Violence Declines in Iraq, Families Return

thumb_1194891980333_0p3978031253291041.jpgBy John Jessup / CBN News
Thousands of families are coming back to their homes in Iraq. And even a Christian church has reopened in Baghdad.
Violence in Iraq has taken a turn for the better.

The military says bombing and suicide attacks are down dramatically — down 77 percent from last year.Rocket and mortar attacks are also on the decline — down three months in a row and at the lowest level since February 2006.

The positive turnaround prompted Iraq’s prime minister to declare that “The sectarianism intended as a gate of evil and fire in Iraq is now closed.”

The numbers have been falling steadily since a spike last June and after a surge of 30,000 U.S. troops deployed to Iraq and initiated their plan to secure Baghdad.

Both Iraqi and U.S. officials say much of the success comes from putting Al Qaeda and other extremist groups on the run.

The same is true for the Al Anbar province, where Sunni tribes and clans continue to work with coalition forces to put Al Qaeda in Iraq out of business.

Just a year ago, U.S. officials had all but given up hope for the region.
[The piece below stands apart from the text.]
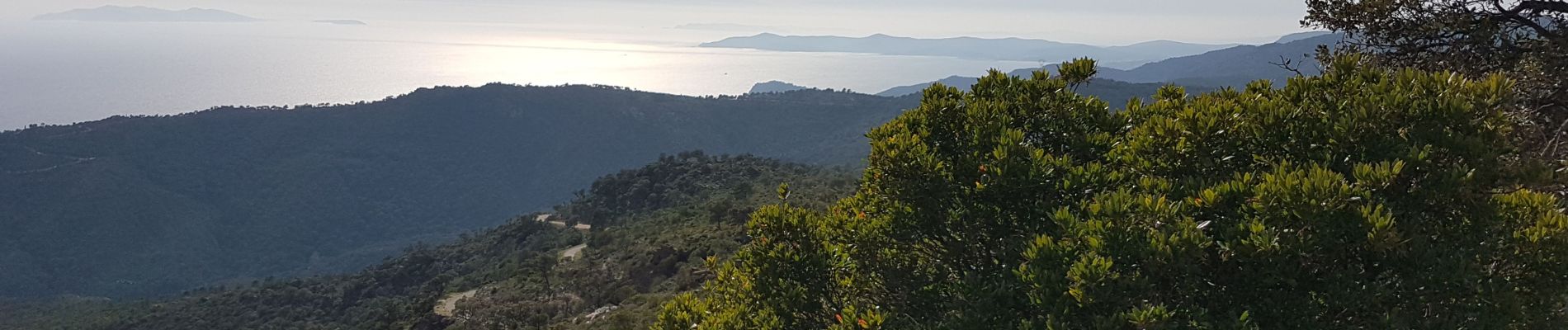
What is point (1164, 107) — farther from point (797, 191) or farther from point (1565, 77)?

But it’s not only the fewer numbers of attacks that are telling the story.

Another sign of progress, businesses are once again opening their doors and staying open later.

Eager entrepreneurs are applying for grant money to set up shop.

Also revealing a turn in tide, thousands of Iraqis who previously fled their homes for safety are now coming back upon news that their old neighborhoods are once again safe.

According to one government report, 3,100 people have returned to their homes in Baghdad in the past 90 days alone.

Perhaps most telling, this cross that now rests over St. John’s Chaldean Church in Baghdad.

The church closed it doors for more than six months because of fighting in the area.

The sharp decline in violence is not only restoring hope for some Iraqis, but faith that their country can be made whole.